I went back to the pack mansion, and it was around time for dinner and as usual I sat with them at the dinner table. Bryan thinks it because he forced me to sit with them and used his Alpha tone on me that is why I sit with them. The truth is that I want to see how they behave, I want to know how they talk and get a little insight so I could find that person.
“Can I stop having bodyguards?” I asked as everyone was eating, Bryan was the first one to stop and shook his head.
“No way, you are having bodyguards whether you like it or not.” he said, and I wanted to roll my eyes at this.
People think that their mate’s protectiveness is hot and sexy and romantic, well I just think that its annoying and disrespectful. I mean the fact that he thinks that I can't protect myself is disrespectful and now he wants to make decisions on my behalf.
I didn’t say anything to answer, and this got him even more confused and suspicious, “why aren’t you saying anything?
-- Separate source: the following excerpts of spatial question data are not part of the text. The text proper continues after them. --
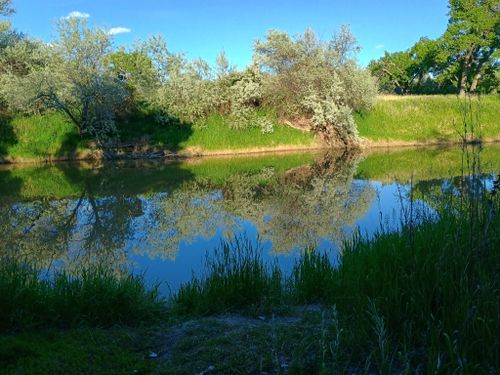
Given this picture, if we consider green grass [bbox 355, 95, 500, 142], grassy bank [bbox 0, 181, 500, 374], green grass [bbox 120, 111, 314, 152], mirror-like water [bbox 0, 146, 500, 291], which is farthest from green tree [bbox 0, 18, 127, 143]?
grassy bank [bbox 0, 181, 500, 374]

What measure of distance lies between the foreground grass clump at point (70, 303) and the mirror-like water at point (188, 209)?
1.95 metres

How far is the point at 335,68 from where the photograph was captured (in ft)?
113

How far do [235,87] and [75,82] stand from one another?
1132 centimetres

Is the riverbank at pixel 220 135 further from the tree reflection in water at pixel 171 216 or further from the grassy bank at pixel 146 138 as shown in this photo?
the tree reflection in water at pixel 171 216

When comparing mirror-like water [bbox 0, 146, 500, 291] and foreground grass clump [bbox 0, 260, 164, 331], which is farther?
mirror-like water [bbox 0, 146, 500, 291]

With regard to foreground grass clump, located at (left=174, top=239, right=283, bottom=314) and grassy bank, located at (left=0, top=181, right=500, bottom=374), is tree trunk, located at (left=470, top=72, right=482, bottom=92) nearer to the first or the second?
grassy bank, located at (left=0, top=181, right=500, bottom=374)

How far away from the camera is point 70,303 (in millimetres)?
5051

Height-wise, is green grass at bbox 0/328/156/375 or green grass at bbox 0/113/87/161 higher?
green grass at bbox 0/113/87/161

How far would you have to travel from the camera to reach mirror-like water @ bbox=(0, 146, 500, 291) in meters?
8.95

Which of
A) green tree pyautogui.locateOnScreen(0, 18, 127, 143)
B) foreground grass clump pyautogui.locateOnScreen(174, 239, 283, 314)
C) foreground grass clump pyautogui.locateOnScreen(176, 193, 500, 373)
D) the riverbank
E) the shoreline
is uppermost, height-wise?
green tree pyautogui.locateOnScreen(0, 18, 127, 143)

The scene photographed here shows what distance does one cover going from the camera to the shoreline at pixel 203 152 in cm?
2944

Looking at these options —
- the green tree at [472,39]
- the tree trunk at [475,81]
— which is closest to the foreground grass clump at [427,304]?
the green tree at [472,39]

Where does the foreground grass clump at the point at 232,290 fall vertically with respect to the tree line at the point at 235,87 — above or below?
below

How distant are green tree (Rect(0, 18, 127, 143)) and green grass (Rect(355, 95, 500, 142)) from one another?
19.0m
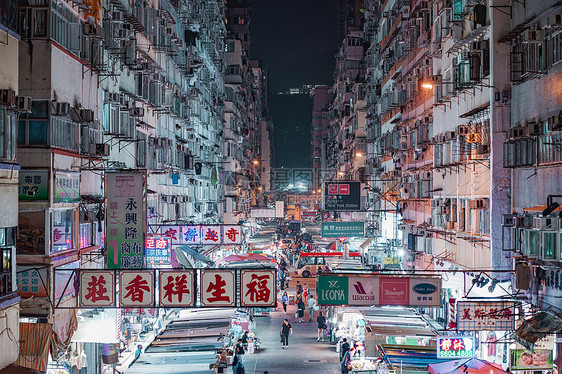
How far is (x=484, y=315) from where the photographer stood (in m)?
16.0

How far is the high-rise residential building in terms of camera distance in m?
12.2

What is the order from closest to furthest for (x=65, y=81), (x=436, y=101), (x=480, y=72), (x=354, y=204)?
(x=65, y=81) < (x=480, y=72) < (x=436, y=101) < (x=354, y=204)

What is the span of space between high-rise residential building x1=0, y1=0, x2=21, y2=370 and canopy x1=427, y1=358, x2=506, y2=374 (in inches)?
373

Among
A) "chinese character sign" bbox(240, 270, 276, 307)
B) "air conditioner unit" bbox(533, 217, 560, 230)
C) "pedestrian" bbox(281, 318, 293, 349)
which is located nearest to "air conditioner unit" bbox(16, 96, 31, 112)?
"chinese character sign" bbox(240, 270, 276, 307)

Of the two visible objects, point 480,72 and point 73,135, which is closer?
point 73,135

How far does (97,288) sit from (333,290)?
5.33m

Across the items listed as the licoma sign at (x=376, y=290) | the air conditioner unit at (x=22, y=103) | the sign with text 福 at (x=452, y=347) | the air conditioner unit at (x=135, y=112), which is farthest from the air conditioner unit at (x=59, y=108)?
the sign with text 福 at (x=452, y=347)

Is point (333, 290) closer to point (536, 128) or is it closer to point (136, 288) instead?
point (136, 288)

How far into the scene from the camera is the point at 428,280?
51.5ft

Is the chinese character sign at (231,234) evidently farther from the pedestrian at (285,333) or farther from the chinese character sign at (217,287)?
the chinese character sign at (217,287)

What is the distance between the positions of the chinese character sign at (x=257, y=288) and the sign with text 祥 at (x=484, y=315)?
4.54 meters

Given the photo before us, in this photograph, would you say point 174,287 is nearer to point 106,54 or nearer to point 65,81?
point 65,81

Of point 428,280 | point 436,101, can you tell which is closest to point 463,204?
point 436,101

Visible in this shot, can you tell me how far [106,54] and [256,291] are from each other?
905cm
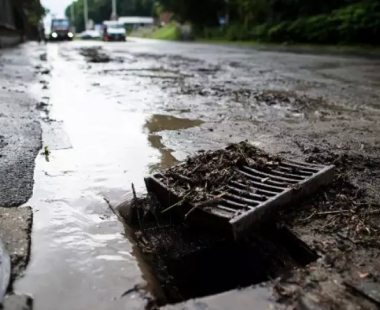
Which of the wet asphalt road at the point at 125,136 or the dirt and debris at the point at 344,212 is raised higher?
the dirt and debris at the point at 344,212

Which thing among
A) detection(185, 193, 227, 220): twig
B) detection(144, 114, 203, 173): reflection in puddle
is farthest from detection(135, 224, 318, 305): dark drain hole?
detection(144, 114, 203, 173): reflection in puddle

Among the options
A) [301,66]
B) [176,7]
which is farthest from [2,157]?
[176,7]

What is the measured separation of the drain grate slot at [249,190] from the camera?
7.35 ft

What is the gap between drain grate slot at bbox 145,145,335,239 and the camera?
224 cm

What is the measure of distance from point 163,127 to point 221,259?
109 inches

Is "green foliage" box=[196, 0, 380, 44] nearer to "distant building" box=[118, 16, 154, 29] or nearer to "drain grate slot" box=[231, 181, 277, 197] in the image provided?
"drain grate slot" box=[231, 181, 277, 197]

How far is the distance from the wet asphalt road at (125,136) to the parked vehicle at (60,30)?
1391 inches

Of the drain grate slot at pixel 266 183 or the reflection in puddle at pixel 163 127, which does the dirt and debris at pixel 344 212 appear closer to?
the drain grate slot at pixel 266 183

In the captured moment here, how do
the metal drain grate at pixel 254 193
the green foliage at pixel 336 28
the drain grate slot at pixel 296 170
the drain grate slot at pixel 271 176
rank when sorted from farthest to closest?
the green foliage at pixel 336 28
the drain grate slot at pixel 296 170
the drain grate slot at pixel 271 176
the metal drain grate at pixel 254 193

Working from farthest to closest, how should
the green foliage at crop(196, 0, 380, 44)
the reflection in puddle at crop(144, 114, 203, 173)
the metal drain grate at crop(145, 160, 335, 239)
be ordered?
the green foliage at crop(196, 0, 380, 44) < the reflection in puddle at crop(144, 114, 203, 173) < the metal drain grate at crop(145, 160, 335, 239)

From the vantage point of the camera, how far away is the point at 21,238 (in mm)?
2182

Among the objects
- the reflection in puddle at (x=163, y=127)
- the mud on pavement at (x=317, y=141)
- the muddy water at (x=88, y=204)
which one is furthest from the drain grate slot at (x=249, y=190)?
the reflection in puddle at (x=163, y=127)

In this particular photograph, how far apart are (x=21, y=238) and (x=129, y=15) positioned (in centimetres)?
11881

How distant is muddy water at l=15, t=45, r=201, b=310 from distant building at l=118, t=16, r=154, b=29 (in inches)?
3990
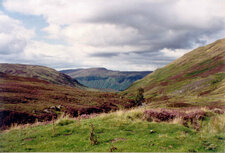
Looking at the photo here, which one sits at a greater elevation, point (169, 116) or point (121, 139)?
point (169, 116)

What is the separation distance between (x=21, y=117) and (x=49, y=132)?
15870 millimetres

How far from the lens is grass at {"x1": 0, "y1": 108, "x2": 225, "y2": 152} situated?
1010cm

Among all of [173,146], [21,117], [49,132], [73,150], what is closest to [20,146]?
[49,132]

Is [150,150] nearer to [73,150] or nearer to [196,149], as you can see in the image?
[196,149]

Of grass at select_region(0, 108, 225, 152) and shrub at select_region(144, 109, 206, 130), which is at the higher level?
shrub at select_region(144, 109, 206, 130)

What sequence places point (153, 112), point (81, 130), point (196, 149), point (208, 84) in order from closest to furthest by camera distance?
point (196, 149), point (81, 130), point (153, 112), point (208, 84)

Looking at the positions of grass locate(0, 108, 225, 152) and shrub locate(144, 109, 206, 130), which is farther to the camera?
shrub locate(144, 109, 206, 130)

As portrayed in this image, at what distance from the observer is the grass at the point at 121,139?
398 inches

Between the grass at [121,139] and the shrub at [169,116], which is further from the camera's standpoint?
the shrub at [169,116]

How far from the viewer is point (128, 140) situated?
11.4 metres

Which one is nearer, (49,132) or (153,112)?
(49,132)

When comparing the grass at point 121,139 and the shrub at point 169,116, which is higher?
the shrub at point 169,116

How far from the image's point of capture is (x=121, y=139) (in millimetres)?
11844

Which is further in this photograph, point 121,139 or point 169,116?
point 169,116
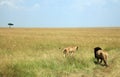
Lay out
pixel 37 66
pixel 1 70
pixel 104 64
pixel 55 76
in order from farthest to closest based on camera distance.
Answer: pixel 104 64
pixel 37 66
pixel 55 76
pixel 1 70

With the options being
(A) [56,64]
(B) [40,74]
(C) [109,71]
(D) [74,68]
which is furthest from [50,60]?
(C) [109,71]

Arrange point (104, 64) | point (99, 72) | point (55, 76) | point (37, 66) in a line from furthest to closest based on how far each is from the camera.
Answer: point (104, 64) < point (99, 72) < point (37, 66) < point (55, 76)

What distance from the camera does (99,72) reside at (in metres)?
12.0

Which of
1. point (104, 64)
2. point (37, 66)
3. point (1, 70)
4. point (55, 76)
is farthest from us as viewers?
point (104, 64)

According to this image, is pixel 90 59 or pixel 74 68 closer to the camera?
pixel 74 68

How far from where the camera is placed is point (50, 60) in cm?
1214

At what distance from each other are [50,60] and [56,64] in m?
0.46

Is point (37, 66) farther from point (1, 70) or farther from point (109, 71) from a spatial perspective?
point (109, 71)

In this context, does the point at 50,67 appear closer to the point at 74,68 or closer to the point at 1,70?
the point at 74,68

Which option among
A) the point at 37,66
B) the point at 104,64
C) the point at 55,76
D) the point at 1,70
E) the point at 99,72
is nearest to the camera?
the point at 1,70

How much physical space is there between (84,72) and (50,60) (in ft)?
5.61

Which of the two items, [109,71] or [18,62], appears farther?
[109,71]

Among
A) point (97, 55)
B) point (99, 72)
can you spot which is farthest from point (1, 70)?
point (97, 55)

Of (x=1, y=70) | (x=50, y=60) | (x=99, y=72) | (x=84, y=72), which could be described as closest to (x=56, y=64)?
(x=50, y=60)
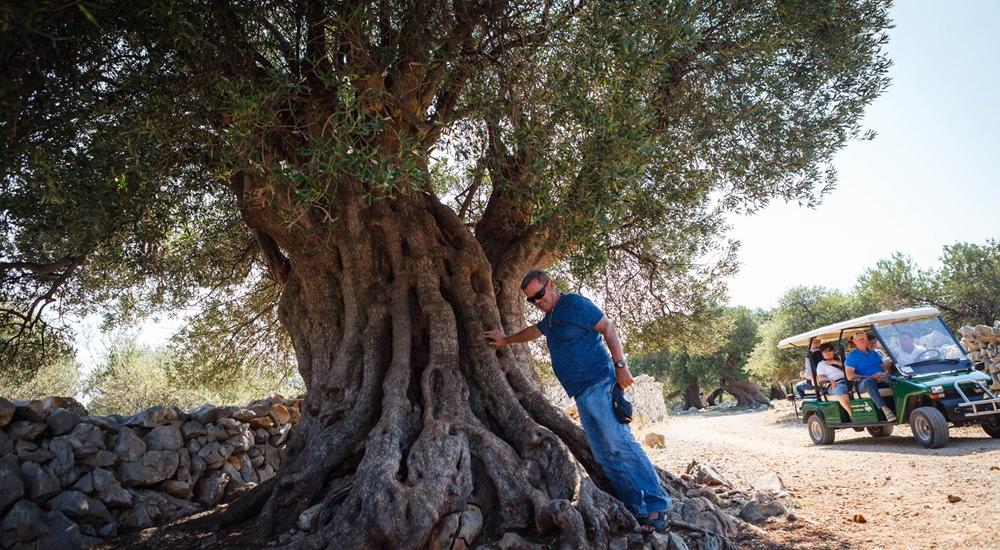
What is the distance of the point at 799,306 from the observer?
29.2 meters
I thought you would insist more.” he said, and I shook my head.
“I am used to being a prisoner, I know that I don’t have a say in anything. I said in the saddest tone I could master.
You see a few tricks I picked up were how to be cunning, how to be manipulative and how to emotionally blackmail someone. I used it to win a lot of fights with some of the men, all I had to do was cry fake tears and they will feel sorry for the little fragile girl. And then before they knew it they would be laying on the ground, lifeless and cold.
I heard Bryan sigh and I saw as the expressions of everyone in the room softened at what I said.
“I want to, but I can’t, first you need to prove to me that you can protect yourself and then I will think about it.” he said.
“How will I do that? Prove that I can protect myself?” I asked him and he looked around as if asking for help to come with an answer.
“You could join pack training and after a few weeks you could fight our strongest warrior. If you defeat them then you can have your freedom.” my brother Zac said helping Bryan. Bryan then smiled like he liked the idea.
“Okay then but I don’t need a week. I will fight your best warriors tomorrow.” I said, and Bryan shook his head.
“You are not ready, our warriors go through the most intense training. They will defeat you.” he said, and I smiled a little at this.
“If they do then you will be at peace knowing that I have your men following me around, what do you say mate?” I asked him.
He looked surprised that I called him mate but seemed to like the idea of me losing and I knew he wouldn’t say no. I don’t have weeks, I need those men to stop following me so that I can start sniffing around.
They can’t know what I am up to, I need to get out of this place because it is suffocating me. I feel like an impostor in a place that should feel like home, who would want to stay?